1 2 Previous Next 15 Replies Latest reply on Feb 19, 2008 12:23 PM by brian.stansberry

jndi lookup during restart

ben.wang Aug 14, 2007 2:24 AM

It seems this is the best forum place to discuss the naming issue. Here is the original forum thread that leads to this:
http://www.jboss.com/index.html?module=bb&op=viewtopic&t=114200
and there are couple of user forums that reported this issue as well. E.g.,
http://www.jboss.com/index.html?module=bb&op=viewtopic&t=96087
and
http://www.jboss.com/index.html?module=bb&op=viewtopic&t=65304

Basically, in NamingContext, we use a WeakReferenceMap to cache the jndi server stub information.on the client side. So during a server restart, unless the reference has been gc-ed (e.g., if -Dsun.rmi.dgc.client.gcInterval is defaulted to 60 seconds and server restart takes longer than that time), another client request (e.g., ic.lookup(name)) will result in an exception: java.rmi.NoSuchObjectException: no such object in table

Here is a simple code snippet to reproduce it:

 while (isTrue)
 {
 try
 {
 Context naming = new InitialContext ();
 home = (TestSLSBHome)naming.lookup ("TestSLSB");

 gd = home.create ();
 boolean succeed = false;
 succeed = gd.isSuccessful();
 System.out.println("The call is successful: " + succeed);

 try
 {
 // Manual pause here
 System.out.println("Please hit enter to continue");
 System.in.read();
 }
 catch (Exception ignored) {
 }

 }
 catch(Exception e)
 {
 System.out.println("**** Exception happened ....");
 }

So this is obviously a flaw since we can't depend on the dgc to recycle the server stub.

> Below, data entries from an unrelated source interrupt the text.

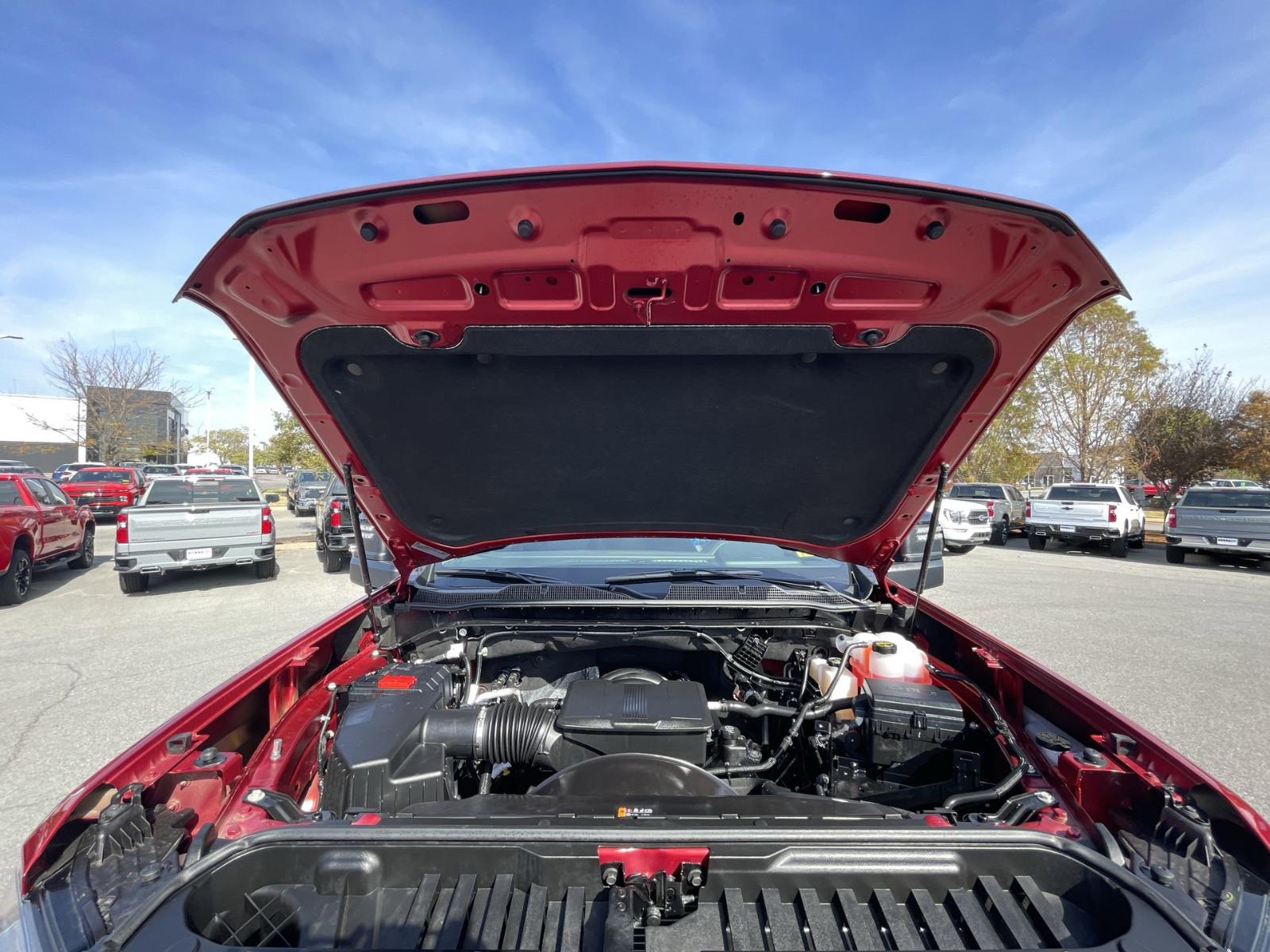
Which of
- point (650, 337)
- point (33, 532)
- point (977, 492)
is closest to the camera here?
point (650, 337)

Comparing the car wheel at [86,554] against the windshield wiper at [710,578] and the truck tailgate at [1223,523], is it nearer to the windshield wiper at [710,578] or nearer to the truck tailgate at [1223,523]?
the windshield wiper at [710,578]

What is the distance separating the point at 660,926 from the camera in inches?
43.8

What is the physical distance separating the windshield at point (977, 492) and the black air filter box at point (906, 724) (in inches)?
757

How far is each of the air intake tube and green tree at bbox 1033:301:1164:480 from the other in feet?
81.6

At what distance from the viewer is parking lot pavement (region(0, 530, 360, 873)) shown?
12.2 ft

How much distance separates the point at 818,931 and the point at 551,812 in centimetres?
63

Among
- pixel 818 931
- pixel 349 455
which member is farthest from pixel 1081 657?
pixel 349 455

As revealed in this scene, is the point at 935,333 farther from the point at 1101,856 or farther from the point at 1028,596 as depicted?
the point at 1028,596

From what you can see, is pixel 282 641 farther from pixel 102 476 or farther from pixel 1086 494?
pixel 102 476

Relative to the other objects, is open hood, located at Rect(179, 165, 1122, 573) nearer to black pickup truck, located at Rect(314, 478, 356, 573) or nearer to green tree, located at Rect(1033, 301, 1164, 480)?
black pickup truck, located at Rect(314, 478, 356, 573)

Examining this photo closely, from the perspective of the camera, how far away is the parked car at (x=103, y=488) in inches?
721

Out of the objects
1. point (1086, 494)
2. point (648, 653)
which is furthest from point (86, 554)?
point (1086, 494)

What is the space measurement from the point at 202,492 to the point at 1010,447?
27.6 m

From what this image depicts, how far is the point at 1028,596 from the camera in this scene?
30.4 ft
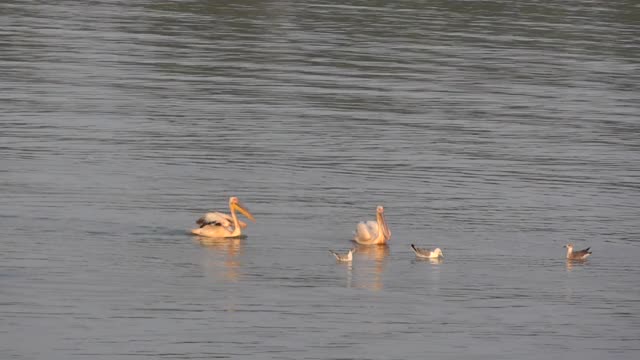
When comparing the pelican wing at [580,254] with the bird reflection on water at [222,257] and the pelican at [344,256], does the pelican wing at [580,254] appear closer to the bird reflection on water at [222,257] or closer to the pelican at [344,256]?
the pelican at [344,256]

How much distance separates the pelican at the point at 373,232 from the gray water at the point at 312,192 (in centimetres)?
15

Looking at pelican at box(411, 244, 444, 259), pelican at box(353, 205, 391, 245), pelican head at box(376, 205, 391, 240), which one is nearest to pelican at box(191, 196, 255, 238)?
pelican at box(353, 205, 391, 245)

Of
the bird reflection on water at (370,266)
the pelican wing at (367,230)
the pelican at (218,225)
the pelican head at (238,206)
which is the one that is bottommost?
the bird reflection on water at (370,266)

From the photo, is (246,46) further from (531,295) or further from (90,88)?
(531,295)

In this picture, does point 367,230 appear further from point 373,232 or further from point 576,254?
point 576,254

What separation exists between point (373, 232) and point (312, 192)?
11.0ft

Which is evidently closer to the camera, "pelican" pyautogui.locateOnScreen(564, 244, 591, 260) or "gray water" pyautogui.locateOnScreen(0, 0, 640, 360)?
"gray water" pyautogui.locateOnScreen(0, 0, 640, 360)

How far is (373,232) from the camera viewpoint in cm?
2194

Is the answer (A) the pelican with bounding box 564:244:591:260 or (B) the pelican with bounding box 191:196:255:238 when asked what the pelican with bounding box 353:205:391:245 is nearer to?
(B) the pelican with bounding box 191:196:255:238

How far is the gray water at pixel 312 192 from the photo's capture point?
59.9 ft

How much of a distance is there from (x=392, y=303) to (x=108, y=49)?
76.5 feet

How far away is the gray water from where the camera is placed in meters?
18.2

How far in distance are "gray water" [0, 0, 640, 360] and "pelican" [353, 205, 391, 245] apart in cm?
15

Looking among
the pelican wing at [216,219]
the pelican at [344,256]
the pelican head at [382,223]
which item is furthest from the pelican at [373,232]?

A proper way that I propose is to specifically catch the NoSuchObjectException in the lookup() code. When we encounter such an exception, we would flush out the server from the cache and do a fresh lookup again. It should be a simple fix that won't impact the code base.

Please note that this fix won't cover the case when the home stub is cached by the application (that is, no jndi lookup every time). It'd still generate the error but in this case, we can use the RetryInterceptor to catch the error and retry.

This would already be the case for the clustering call (i.e., SingleRetryInterceptor).

Any suggestion?

1. Re: jndi lookup during restart

brian.stansberry Aug 14, 2007 5:01 PM (in response to ben.wang)
Checked in the unit test I discussed on http://www.jboss.com/index.html?module=bb&op=viewtopic&t=114200 . It's org.jboss.test.naming.test.NamingRestartUnitTestCase.

(I was able to track down the thing I was concerned about with deploying a 2nd NamingService and made sure the test didn't cause a problem.)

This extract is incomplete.